START Text provided
Arreau, what a coincidence. I just e-mailed MonicaLin to say that Sunnybrook would be an ideal place to have our Poodles. There is a huge area at the top end where there are playing fields and a huge track that goes around and people do walk their dogs there. They do have to be on leash but there is also an off leash park at the bottom of the park.
It would be great if others were interested in getting together. Timing would be the thing for people like yourself who'd have to drive in.


----------



## Beaches (Jan 25, 2014)

Hi gals, 
Thanks for thinking about me Cheri but I am Sauble Beach, not Toronto. I do want to travel in the direction of your town however, to see the gorgeous Miss Journey with my own two eyes.
Hugs,
Beaches


----------



## ArreauStandardPoodle (Sep 1, 2009)

Beaches said:


> Hi gals,
> Thanks for thinking about me Cheri but I am Sauble Beach, not Toronto. I do want to travel in the direction of your town however, to see the gorgeous Miss Journey with my own two eyes.
> Hugs,
> Beaches


Sorry! Hey...you are not far from me at all! We are 45 mins south of Owen Sound! We have GOT to make this happen!


----------



## Suddenly (Aug 8, 2013)

You guys I haven't been around lately due to an illness in my family. BUT Brandon and me are very jealous this sounds like so much fun. We hope you guys put this get together soon and post lots of pictures. Here's my sad boys face when I told him, and he really needs a grooming next week yea.
My mom never let's me get like this. Here's what I really look like.


----------



## Countryboy (May 16, 2011)

Sunnybrook Park... this ole Don Mills boy knows it well.


----------



## ososmart (Jan 2, 2015)
END Text provided
START Data below
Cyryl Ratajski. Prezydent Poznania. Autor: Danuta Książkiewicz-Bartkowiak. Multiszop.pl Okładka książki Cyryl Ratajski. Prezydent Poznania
END Data below
**Questions on the material**:
**A.** In the forum thread about a Poodle meetup, where in Sunnybrook is the off-leash park?
**B.** Translate this sentence from the forum thread about a Poodle meetup into Spanish: "Timing would be the thing for people like yourself who'd have to drive in."
**C.** Resume the forum thread about a Poodle meetup from the point where it stops.
The data is separate from the forum thread about a Poodle meetup.

**Responses per task**:
**A.** It is at the bottom of the park.

**B.** El horario sería lo importante para gente como tú, que tendría que venir en coche.

**C.**
MonicaLin and I met up and introduced Echo and Delilah. It was a warm day and with all the excitement we had two very tired Poodles.


----------



## MonicaLin (Mar 18, 2014)

*Get Together All*

Echo and Delilah have been having a great time playing. There's something really wonderful about being with others who share that same love of poodles. It'd be so much fun for all of us to get together. Are there any organizers out there? :adore: I'm fantastic at delegating, not so at organizing. :bashful:

In other news, Echo is going into continental coat this weekend. I can't wait to see what he looks like.


----------



## ososmart (Jan 2, 2015)

I would love it if others could meet up with us. I even mentioned that Sherwood Park in Toronto would be a great meeting place. It is located between Bayview Ave. and Mount Pleasant just South of Lawrence Ave., close to Sunnybrook Park. This is an off leash park but it has paths that you can walk like a trail. Then there is also Sunnybrook Park if it is wide open spaces that we want.
Hope we can get others interested.
Any takers?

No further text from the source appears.